Why We Fear the Future
People who struggle to deal with uncertainty may in fact may have an unusually large striatum.
Photo Credit: Thinkstock/canovass
Do you find it difficult to cope with an uncertain future? Researchers are studying a specific area of the brain, and how it correlates to anxiety and anxiety disorders.
A study recently published in the American Psychological Association’s journal Emotion suggests that people who struggle with the ambiguity of future threats may have an enlarged striatum, a part of the brain that has previously been associated with general anxiety disorder. The striatum is primarily known for its role in motor function, and some studies on animals have also suggested that it plays a role in our perception of how we’ll receive and respond to rewards.
For the study, 61 students filled out a survey that looked at their ability to tolerate the uncertainly of future negative events. Then they underwent MRIs of their brains. Together with his team, researcher Justin Kim, Ph.D., in the Dartmouth College Department of Psychological and Brain Sciences, looked at the MRIs and compared them with the surveys, and found that people with larger striatums tending to have more intolerance of uncertainty.
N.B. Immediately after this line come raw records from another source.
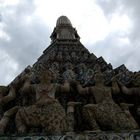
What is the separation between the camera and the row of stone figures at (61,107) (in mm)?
7730

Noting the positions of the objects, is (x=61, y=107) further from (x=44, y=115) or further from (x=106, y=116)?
(x=106, y=116)

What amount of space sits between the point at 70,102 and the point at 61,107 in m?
0.57

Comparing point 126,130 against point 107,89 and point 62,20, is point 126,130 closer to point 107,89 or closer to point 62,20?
point 107,89

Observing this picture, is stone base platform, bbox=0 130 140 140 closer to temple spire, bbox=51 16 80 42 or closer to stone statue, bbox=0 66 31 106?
stone statue, bbox=0 66 31 106

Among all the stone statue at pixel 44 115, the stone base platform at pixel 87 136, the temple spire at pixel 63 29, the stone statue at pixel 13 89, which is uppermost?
the temple spire at pixel 63 29

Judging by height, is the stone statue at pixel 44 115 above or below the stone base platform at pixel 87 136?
above

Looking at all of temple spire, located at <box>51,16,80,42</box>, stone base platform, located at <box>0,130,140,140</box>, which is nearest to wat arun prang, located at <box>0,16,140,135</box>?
stone base platform, located at <box>0,130,140,140</box>

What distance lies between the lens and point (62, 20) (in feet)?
83.2

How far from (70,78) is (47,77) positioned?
115cm

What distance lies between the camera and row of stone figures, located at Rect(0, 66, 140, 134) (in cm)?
773

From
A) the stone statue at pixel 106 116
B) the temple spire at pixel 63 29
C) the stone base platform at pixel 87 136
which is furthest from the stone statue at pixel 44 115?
the temple spire at pixel 63 29

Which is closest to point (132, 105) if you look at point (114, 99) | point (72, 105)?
point (114, 99)

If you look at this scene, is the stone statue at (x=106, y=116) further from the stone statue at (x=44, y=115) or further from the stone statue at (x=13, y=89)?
the stone statue at (x=13, y=89)

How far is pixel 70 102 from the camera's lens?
8547 millimetres
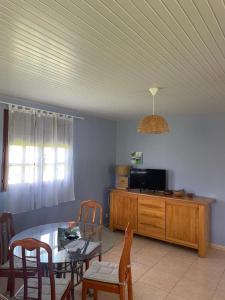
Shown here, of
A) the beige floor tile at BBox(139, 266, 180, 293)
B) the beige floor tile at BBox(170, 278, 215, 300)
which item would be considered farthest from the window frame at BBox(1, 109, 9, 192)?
the beige floor tile at BBox(170, 278, 215, 300)

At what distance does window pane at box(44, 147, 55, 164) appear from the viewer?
381 cm

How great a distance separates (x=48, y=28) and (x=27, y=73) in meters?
0.94

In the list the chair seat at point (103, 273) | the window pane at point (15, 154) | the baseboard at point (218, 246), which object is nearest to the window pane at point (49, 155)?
the window pane at point (15, 154)

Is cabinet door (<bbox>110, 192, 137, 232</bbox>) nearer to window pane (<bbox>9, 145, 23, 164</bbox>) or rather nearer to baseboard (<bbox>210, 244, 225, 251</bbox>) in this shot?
baseboard (<bbox>210, 244, 225, 251</bbox>)

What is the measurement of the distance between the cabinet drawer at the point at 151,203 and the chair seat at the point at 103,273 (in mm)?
2027

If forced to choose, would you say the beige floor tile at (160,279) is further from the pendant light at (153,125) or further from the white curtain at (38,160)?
the pendant light at (153,125)

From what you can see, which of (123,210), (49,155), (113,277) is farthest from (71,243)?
(123,210)

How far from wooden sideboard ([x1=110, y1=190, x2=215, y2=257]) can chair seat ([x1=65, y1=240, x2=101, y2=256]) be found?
2.02 meters

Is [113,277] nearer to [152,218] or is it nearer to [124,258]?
[124,258]

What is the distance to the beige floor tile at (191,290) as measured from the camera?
2.78 metres

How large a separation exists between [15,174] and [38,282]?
1.87 metres

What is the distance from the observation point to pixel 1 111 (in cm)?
332

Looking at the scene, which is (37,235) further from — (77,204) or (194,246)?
(194,246)

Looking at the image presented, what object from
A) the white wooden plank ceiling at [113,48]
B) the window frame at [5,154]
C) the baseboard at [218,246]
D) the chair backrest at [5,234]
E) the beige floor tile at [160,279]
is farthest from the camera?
the baseboard at [218,246]
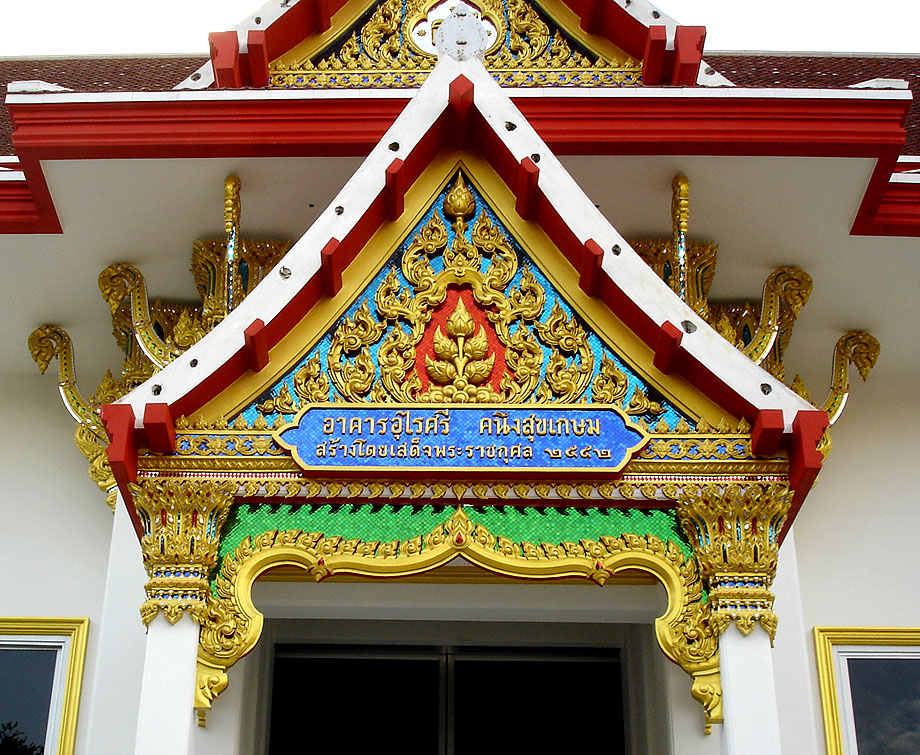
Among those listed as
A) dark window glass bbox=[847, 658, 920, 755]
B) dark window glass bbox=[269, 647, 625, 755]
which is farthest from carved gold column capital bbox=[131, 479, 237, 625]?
dark window glass bbox=[847, 658, 920, 755]

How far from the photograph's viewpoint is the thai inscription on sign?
533 cm

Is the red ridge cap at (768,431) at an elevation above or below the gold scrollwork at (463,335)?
below

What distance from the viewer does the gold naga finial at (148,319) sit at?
6875 mm

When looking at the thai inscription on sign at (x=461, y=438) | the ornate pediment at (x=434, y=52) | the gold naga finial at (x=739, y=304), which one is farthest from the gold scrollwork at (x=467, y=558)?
the ornate pediment at (x=434, y=52)

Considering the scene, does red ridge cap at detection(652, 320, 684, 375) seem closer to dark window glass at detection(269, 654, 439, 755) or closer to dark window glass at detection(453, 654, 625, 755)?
dark window glass at detection(453, 654, 625, 755)

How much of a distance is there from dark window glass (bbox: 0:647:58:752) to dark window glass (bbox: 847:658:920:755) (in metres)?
4.36

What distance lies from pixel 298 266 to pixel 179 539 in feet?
4.00

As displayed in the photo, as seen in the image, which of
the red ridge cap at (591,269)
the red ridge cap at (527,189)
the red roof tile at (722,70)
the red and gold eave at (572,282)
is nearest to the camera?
the red and gold eave at (572,282)

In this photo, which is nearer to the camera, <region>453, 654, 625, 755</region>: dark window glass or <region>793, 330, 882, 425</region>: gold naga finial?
<region>453, 654, 625, 755</region>: dark window glass

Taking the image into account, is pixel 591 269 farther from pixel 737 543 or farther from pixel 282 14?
pixel 282 14

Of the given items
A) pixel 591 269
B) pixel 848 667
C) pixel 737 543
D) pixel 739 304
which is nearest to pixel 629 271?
pixel 591 269

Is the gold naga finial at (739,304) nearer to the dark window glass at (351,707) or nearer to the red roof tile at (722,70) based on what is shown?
the dark window glass at (351,707)

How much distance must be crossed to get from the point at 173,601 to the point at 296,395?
100cm

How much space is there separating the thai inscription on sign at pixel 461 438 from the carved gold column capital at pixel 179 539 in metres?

“What surprised us was that it was only the striatum and not other parts of the brain we examined,” wrote Kim. “Our findings demonstrate that the relationship between increased striatal volumes and intolerance of uncertainty can be observed in healthy individuals," he wrote.
“Having a relatively enlarged volume of the striatum may be associated with how intolerant you are when facing an uncertain future, but it does not mean you have OCD or generalized anxiety disorder.” (Or, he notes, that you’ll develop it in the future.)
However, the findings may be important as starting points for research into those disorders. “Uncertainty and ambiguity of potential future threats are central to understanding the generation of anxiety and anxiety disorders,” according to Kim.